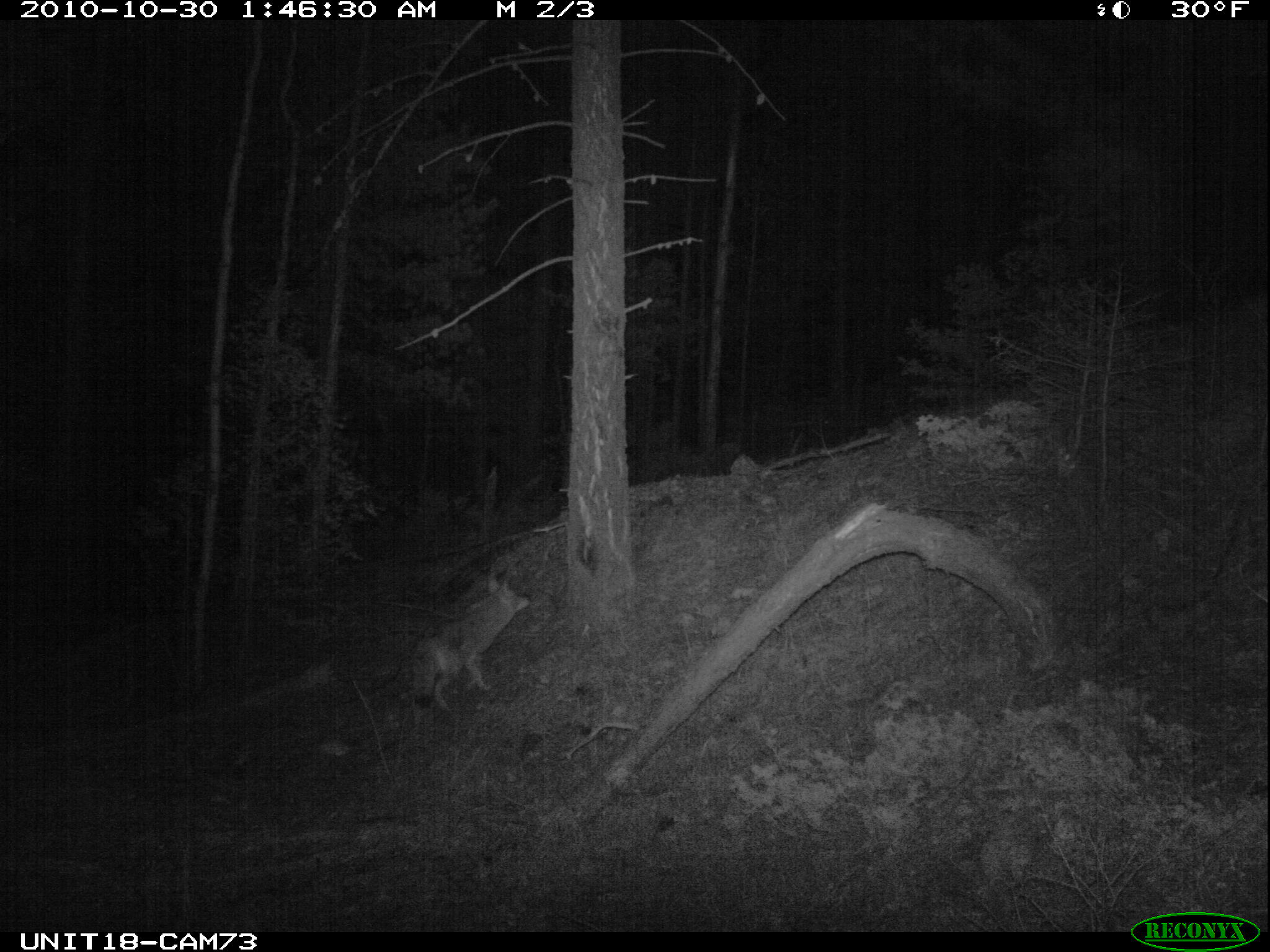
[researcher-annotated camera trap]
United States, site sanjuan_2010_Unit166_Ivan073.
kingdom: Animalia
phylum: Chordata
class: Mammalia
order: Carnivora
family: Canidae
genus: Canis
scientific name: Canis latrans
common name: coyote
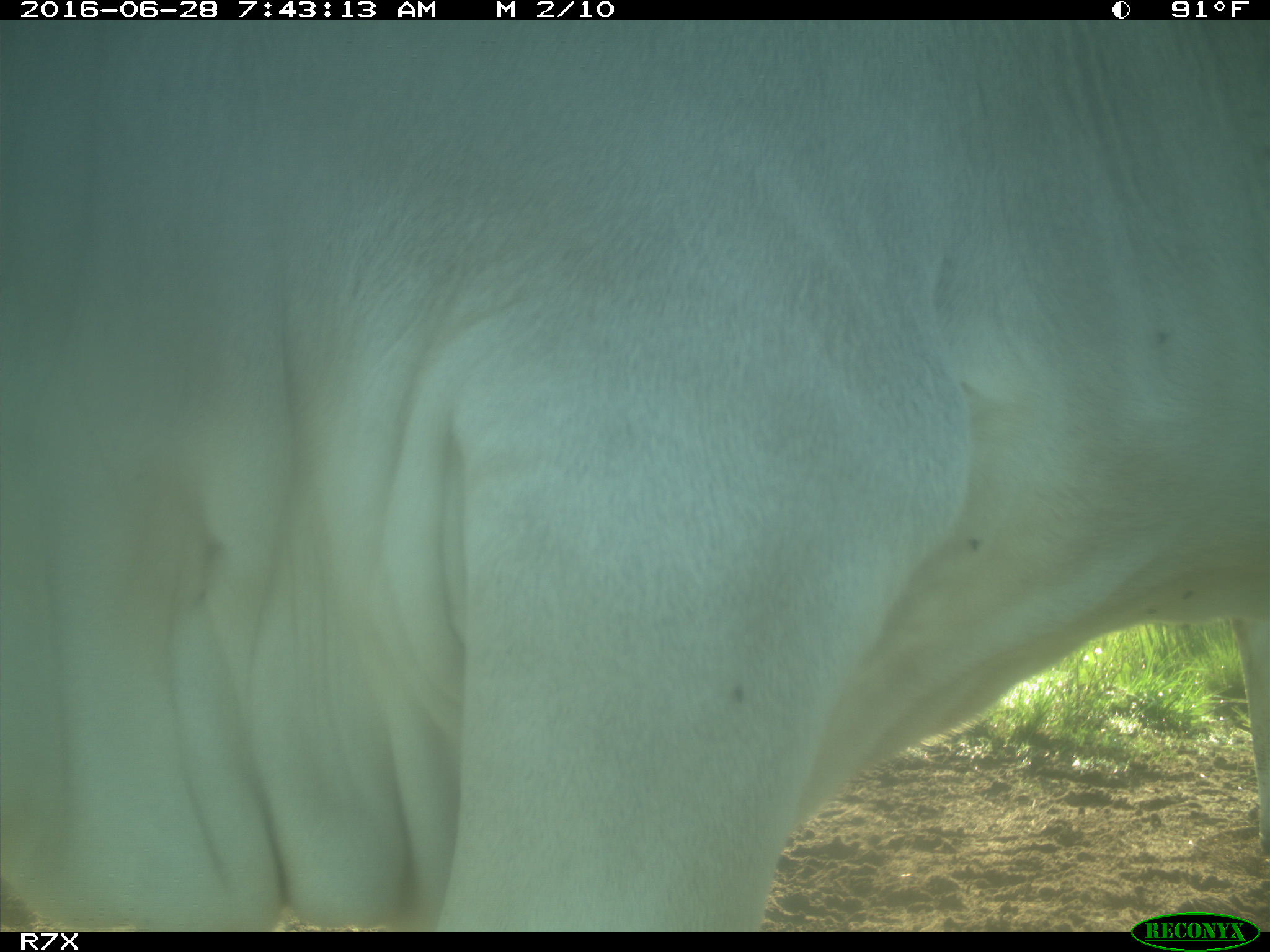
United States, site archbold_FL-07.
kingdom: Animalia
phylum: Chordata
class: Mammalia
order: Artiodactyla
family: Bovidae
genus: Bos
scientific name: Bos taurus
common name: domestic cow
Bos taurus (domestic cow).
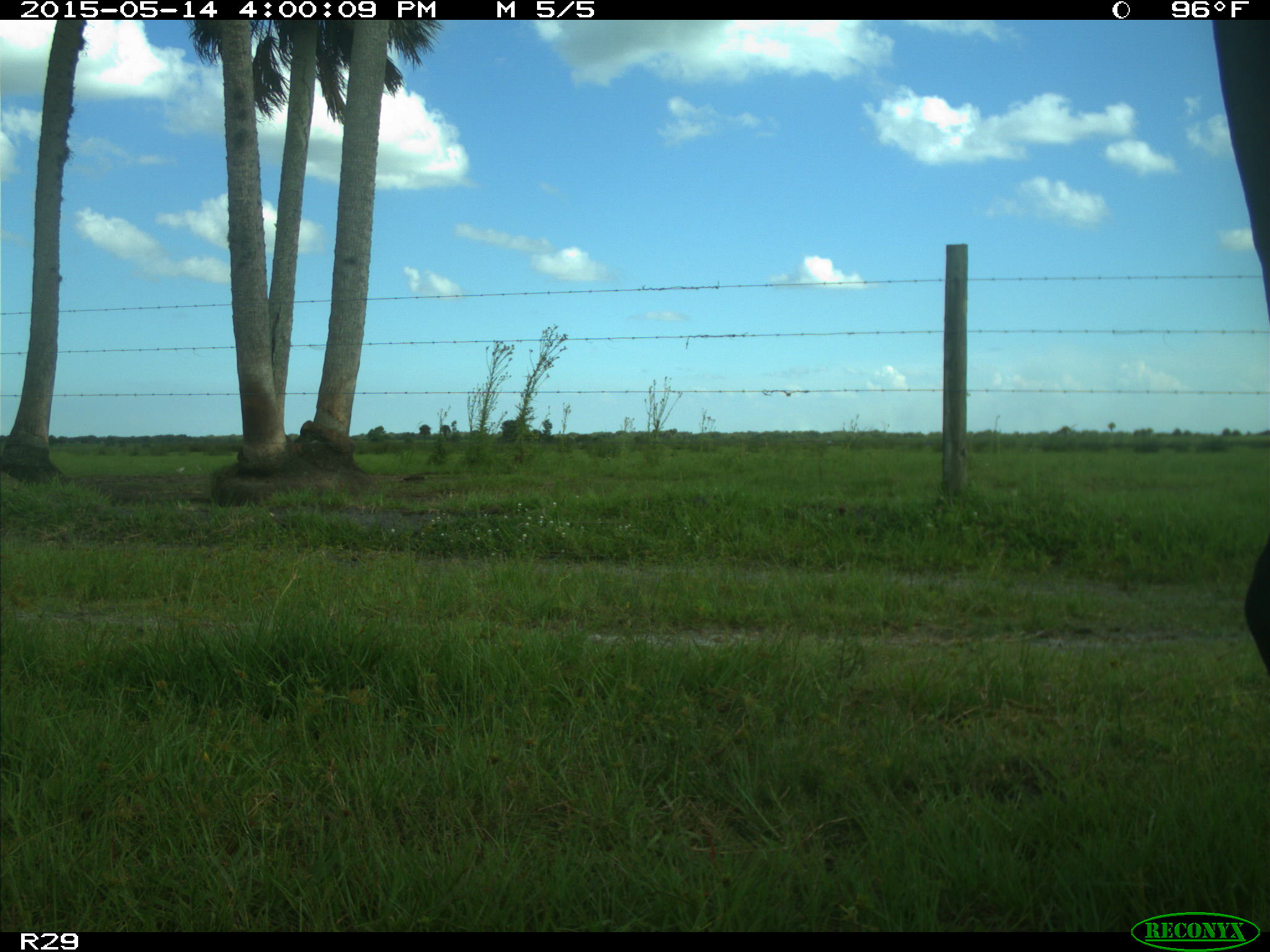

------------------------

● **AIM OF THE EXERCISE**
With the pictures excluded, retype the records above verbatim.

● **ANSWER TO THIS PROBLEM**
[researcher-annotated camera trap]
United States, site sanjuan_2010_Unit166_Ivan073.
kingdom: Animalia
phylum: Chordata
class: Mammalia
order: Carnivora
family: Canidae
genus: Canis
scientific name: Canis latrans
common name: coyote
United States, site archbold_FL-07.
kingdom: Animalia
phylum: Chordata
class: Mammalia
order: Artiodactyla
family: Bovidae
genus: Bos
scientific name: Bos taurus
common name: domestic cow
Bos taurus (domestic cow).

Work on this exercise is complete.